問題 1 >> 本文で、野ばらの村のねずみたちがつくっていた夏の料理をすべて挙げなさい。
──────── 本文 ────────
ついに結婚式の日がやってきました。空は青くはれわたり、いつもよりもあつい日になりそうでした。野ばらの村の家の台所は、どこもあさから大いそがし。
つめたいクレソンのスープや、つみたてのタンポポのサラダ、ハチミツのクリームや、シラバブや、生クリームのケーキなど、どの家のねずみたちも、夏にぴったりな料理をつくっていました。
絵本の扉の向こうに、何度でも心が帰ってゆける場所があるというのは、なんと幸福なことでしょうか。パペログ給仕長のパペレオンです。
本日は、イギリスの絵本作家ジル・バークレムが描き出した小さなユートピア「野ばらの村」シリーズ全8冊をご紹介します。
春夏秋冬、働き者のねずみたちが作るさまざまな食べ物と飲み物を通じて、彼らの温かく満ち足りた日々をお届けしたいと思います。
美しい英国の四季とねずみたちの小さな世界
「野ばらの村」の誕生まで
1951年、作者のジル・バークレムはロンドンのはずれにあるエピングという町に生まれました。南に広々とした森があり、野原や茂み、小川などに囲まれたこの自然豊かな町で、彼女は木々や草花、小さな生き物たちに繊細なまなざしを向ける物静かな少女として育ちます。13歳のときに網膜剥離になり運動などを制限される中で、美術や生物学への関心が育まれていきました。
イギリス・エピング生まれのわたしにとって、大学時代の地下鉄の通学は苦痛でした。そこでわたしは目を閉じ、ある世界を空想していました。それが野ばらの村です。以来、それは、ずっと心の中にあって、わたしにとっての理想郷でした。
上の引用は、作者がロンドンにある美術学校へ地下鉄で通学した四年間に言及したものです。満員の息苦しい電車の中で、彼女は幼いころから親しんだ自然豊かな風景を思い浮かべ、その中に穏やかで美しいひとつの共同体を夢想するようになりました。このイメージが後の「野ばらの村」(原題では──“野ばらの生垣”)の構想として育っていったのです。
──────── 与えられた一覧 ────────
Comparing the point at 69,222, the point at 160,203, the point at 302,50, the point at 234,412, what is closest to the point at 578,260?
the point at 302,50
────────
──────── 与えられた一覧 ────────
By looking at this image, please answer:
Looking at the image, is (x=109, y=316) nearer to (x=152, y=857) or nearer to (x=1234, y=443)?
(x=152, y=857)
────────
──────── 与えられた一覧 ────────
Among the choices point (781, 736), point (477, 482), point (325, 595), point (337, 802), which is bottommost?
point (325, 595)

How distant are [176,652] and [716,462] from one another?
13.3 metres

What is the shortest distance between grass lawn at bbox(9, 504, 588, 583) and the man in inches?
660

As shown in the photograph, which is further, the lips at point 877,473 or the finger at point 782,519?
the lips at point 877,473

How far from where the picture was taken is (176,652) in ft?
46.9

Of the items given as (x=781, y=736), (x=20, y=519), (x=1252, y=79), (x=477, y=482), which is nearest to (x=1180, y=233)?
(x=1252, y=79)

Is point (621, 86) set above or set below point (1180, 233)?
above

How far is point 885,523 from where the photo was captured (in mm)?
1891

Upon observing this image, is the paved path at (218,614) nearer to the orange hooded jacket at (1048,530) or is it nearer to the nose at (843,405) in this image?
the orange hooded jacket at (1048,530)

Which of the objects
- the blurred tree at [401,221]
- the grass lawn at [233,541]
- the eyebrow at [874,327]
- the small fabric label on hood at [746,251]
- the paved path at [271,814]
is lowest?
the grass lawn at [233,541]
────────
問題 2 >> 一覧から、「orange」という語を含む行をすべて抜き出しなさい。大文字と小文字は区別すること。

解答 1 >> つめたいクレソンのスープ、つみたてのタンポポのサラダ、ハチミツのクリーム、シラバブ、生クリームのケーキ

解答 2 >>
Upon observing this image, is the paved path at (218,614) nearer to the orange hooded jacket at (1048,530) or is it nearer to the nose at (843,405) in this image?
the orange hooded jacket at (1048,530)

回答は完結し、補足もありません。